## ENTRIES PROVIDED
+===+

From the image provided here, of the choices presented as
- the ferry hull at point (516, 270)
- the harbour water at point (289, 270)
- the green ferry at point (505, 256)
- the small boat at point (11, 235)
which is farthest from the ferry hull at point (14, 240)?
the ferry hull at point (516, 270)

+===+

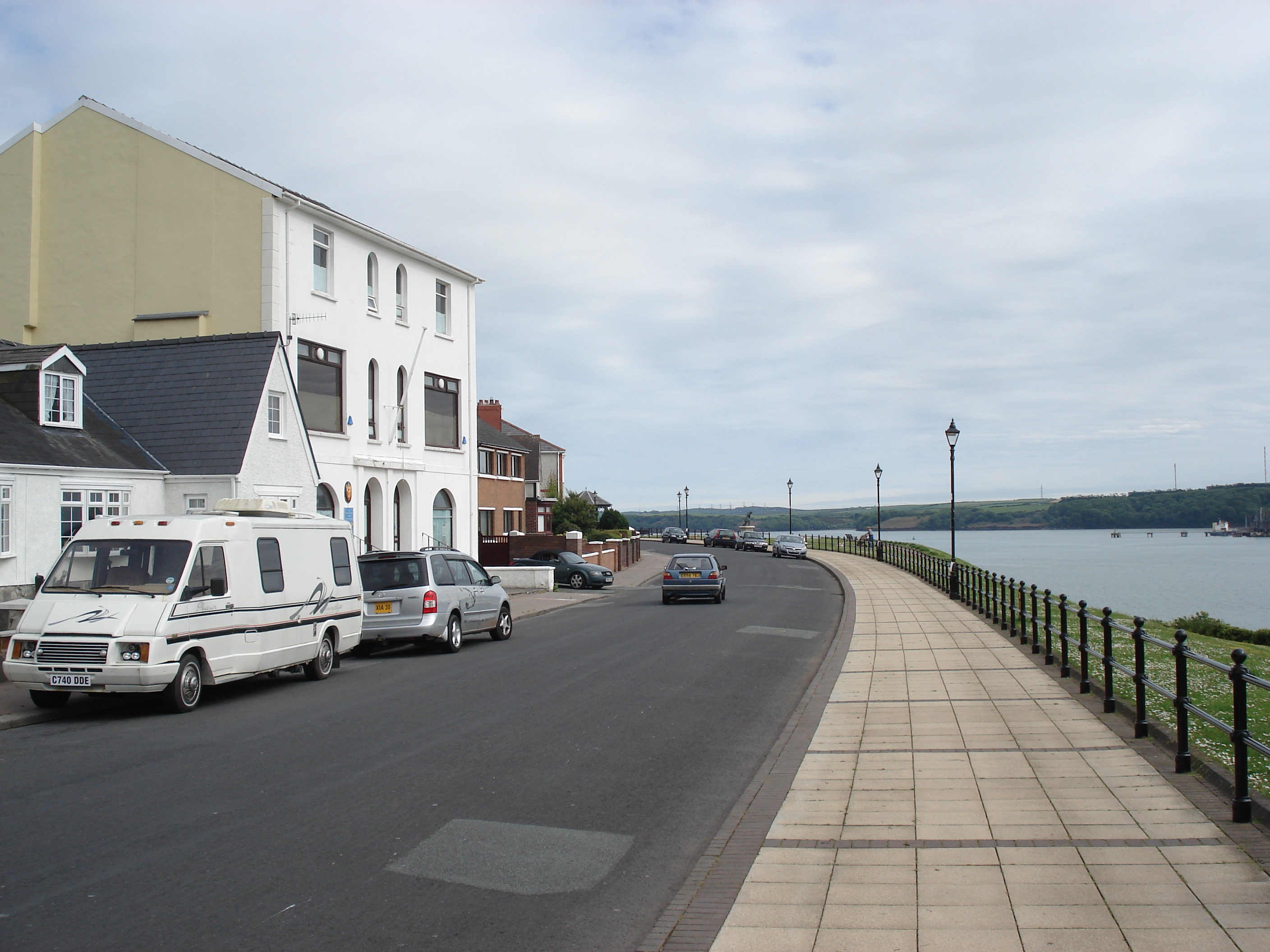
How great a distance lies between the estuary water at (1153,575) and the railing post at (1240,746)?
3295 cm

+===+

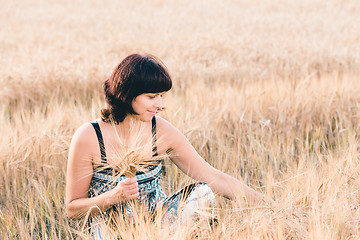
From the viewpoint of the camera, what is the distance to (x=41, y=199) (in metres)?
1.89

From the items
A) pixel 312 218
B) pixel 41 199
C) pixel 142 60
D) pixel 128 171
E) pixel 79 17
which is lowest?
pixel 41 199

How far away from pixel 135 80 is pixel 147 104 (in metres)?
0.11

+===+

## GIVEN EXERCISE
Count the lines in the records above that contain the word "distance", treating uppercase and lowercase as different. Reply with the number alone.

## ANSWER TO THIS EXERCISE
2